-- Selected extract --
.....

See how the score of the result changed. In our initial example, it was 1.0 and, now, it is 80.0; this is because we've set the weight parameter to 80 during the indexing.

Additional parameters

There are three additional parameters supported by the suggester that we didn't mention till now. They are max_input_length, preserve_separators, and preserve_position_increments. Both preserve_separators and preserve_position_increments can be set to true or false. When setting the preserve_separators parameter to false, the suggester will omit separators such as whitespace (of course, proper analysis is required). Setting the preserve_position_increments parameter to false is needed if the first word in the suggestion is a stop word and we are using an analyzer that throws stop words away. For example, if we have The Clue as our document and the The word will be discarded by the analyzer by setting preserve_position_increments to false, the suggester will be able to return our document by specifying c as text.

The max_input_length property is set to 50 by default and specifies the maximum input length in UTF-16 characters. This limit is used at indexing time to limit the total number of characters stored in the internal structures.

Improving the query relevance

Elasticsearch and search engines in general are used for searching. Of course, some use cases may require browsing some portion of the indexed data; sometimes, it is even needed to export whole query results. However, in most cases, scoring is one of the factors that play a major role in the search process. As we said in the Default Apache Lucene scoring explained section of Chapter 2, Power User Query DSL, Elasticsearch leverages the Apache Lucene library document scoring capabilities and allows you to use different query types to manipulate the score of results returned by our queries. What's more, we can change the low-level algorithm used to calculate the score that we will describe in the Altering Apache Lucene scoring section of Chapter 6, Low-level Index Control.

Given all this, when we start designing our queries, we usually go for the simplest query that returns the documents we want. However, given all the things we can do in Elasticsearch when it comes to scoring control, such queries return results that are not the best when it comes to the user search experience. This is because Elasticsearch can't guess what our business logic is and what documents are the ones that are the best from our point of view when running a query. In this section, we will try to follow a real-life example of query relevance tuning. We want to make this chapter a bit different compared to the other ones. Instead of only giving you an insight, we have decided to give you a full example of when the query tuning process may look like. Of course, remember that this is only an example and you should adjust this process to match your organization needs. Some of the examples you find in this section may be general purpose ones, and when using them in your own application, make sure that they make sense to you.

.....

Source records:
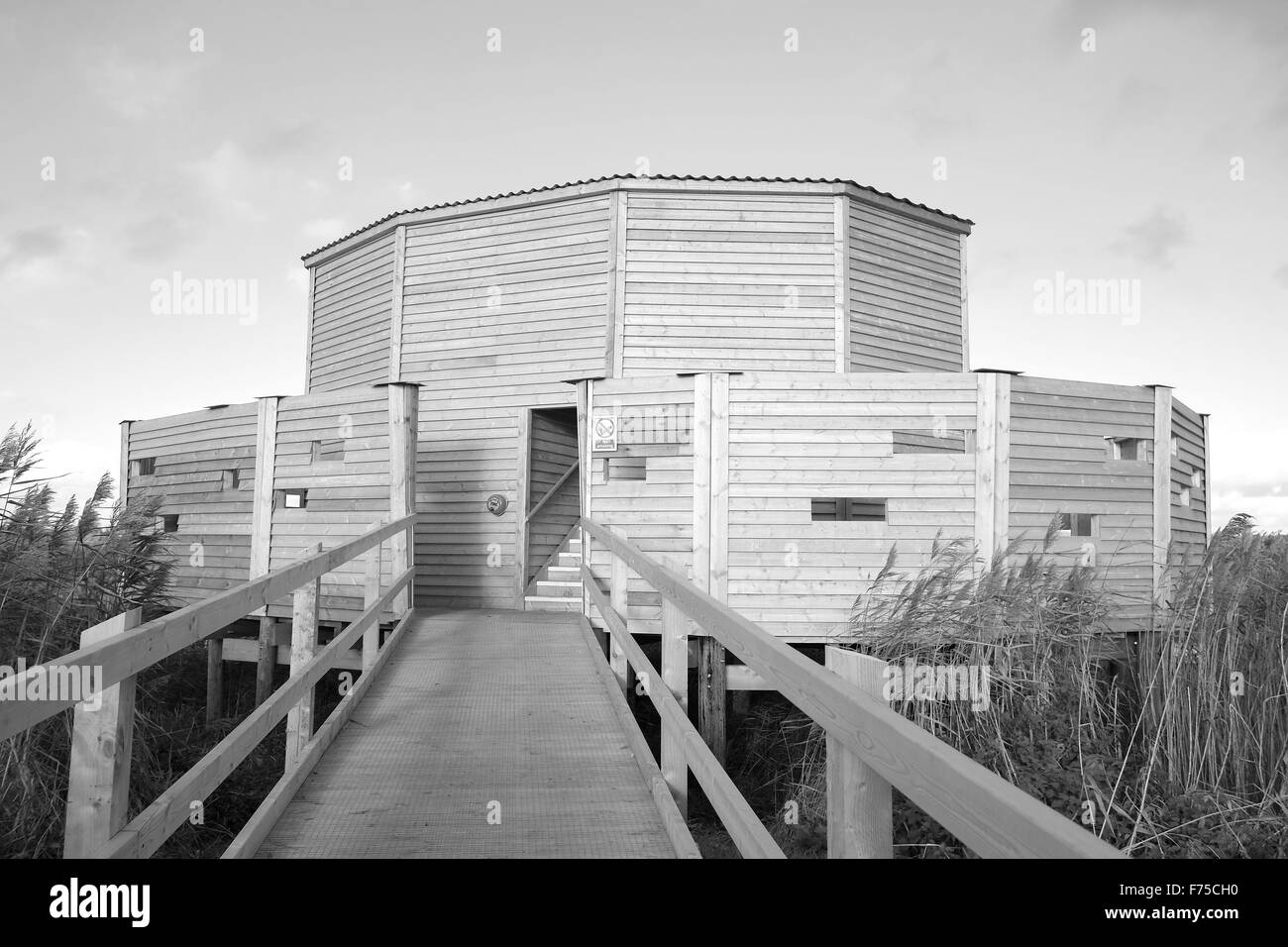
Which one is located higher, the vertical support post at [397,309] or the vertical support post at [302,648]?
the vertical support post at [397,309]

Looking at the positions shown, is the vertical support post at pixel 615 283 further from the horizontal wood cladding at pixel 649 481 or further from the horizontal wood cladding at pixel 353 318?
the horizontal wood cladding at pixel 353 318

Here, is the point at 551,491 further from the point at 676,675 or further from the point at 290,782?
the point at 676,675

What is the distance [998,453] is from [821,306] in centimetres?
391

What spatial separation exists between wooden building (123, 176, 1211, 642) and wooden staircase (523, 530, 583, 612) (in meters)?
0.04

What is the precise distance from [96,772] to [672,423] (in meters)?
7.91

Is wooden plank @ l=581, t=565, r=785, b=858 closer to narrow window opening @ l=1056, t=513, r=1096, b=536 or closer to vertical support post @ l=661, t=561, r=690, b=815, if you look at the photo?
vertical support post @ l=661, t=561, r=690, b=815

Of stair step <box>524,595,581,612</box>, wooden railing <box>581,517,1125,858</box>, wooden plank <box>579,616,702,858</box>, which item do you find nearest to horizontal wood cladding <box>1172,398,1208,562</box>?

.....

-- Exercise set --
a: In the Elasticsearch passage, what is the default value of the max_input_length property?
b: Write out the part of the Elasticsearch passage starting with "The max_input_length property" and going on through "the internal structures.".
c: Write what comes next in the Elasticsearch passage, picking up after its last sentence.

-- Outputs by task --
a: It is set to 50 by default.

b:
The max_input_length property is set to 50 by default and specifies the maximum input length in UTF-16 characters. This limit is used at indexing time to limit the total number of characters stored in the internal structures.

c:
Just to give you a little insight into what is coming, we will start with a simple query that returns the results we want, we will alter the query by introducing different Elasticsearch queries to make the results better, we will use filters, we will lower the score of the documents we think of as garbage, and finally, we will introduce faceting to render drill-down menus for users to allow the narrowing of results.

Data

Of course, in order to show you the results of the query modifications that we perform, we need data. We would love to show you the real-life data we were working with, but we can't, as our clients wouldn't like this. However, there is a solution to that: for the purpose of this section, we have decided to index Wikipedia data. To do that, we will reuse the installed Wikipedia river plugin that we installed in the Correcting user spelling mistakes section earlier in this chapter.

The Wikipedia river will create the wikipedia index for us if there is not an existing one. Because we already have such an index, we will delete it. We could go with the same index, but we know that we will need to adjust the index fields, because we need some additional analysis logic, and in order to not reindex the data, we create the index upfront.

Note

Remember to remove the old river before adding the new one. To remove the old river, you should just run the following command:

curl -XDELETE 'localhost:9200/_river/wikipedia_river'

In order to reimport documents, we use the following commands:

curl -XDELETE 'localhost:9200/wikipedia'

curl -XPOST 'localhost:9200/wikipedia' -d'{

"settings": {

"index": {

"analysis": {

"analyzer": {

"keyword_ngram": {

"filter": [

"lowercase"

],

"tokenizer": "ngram"

}

}

}

}

},

"mappings": {

"page": {

"properties": {

"category": {

"type": "string",

"fields": {

"untouched": {

"type": "string",

"index": "not_analyzed"

}

}

},

"disambiguation": {

"type": "boolean"

},

"link": {

"type": "string",

"index": "not_analyzed"

},

"redirect": {

"type": "boolean"

},

"redirect_page": {

"type": "string"

},

"special": {

"type": "boolean"

},

"stub": {

"type": "boolean"

},

"text": {

"type": "string"

},

"title": {

"type": "string",

"fields": {

"ngram": {

"type": "string",

"analyzer": "keyword_ngram"

},

"simple": {

"type": "string",

"analyzer": "simple"

}

}

}

}

}

}

}'

For now, what we have to know is that we have a page type that we are interested in and whether that represents a Wikipedia page. We will use two fields for searching: the text and title fields. The first one holds the content of the page and the second one is responsible for holding its title.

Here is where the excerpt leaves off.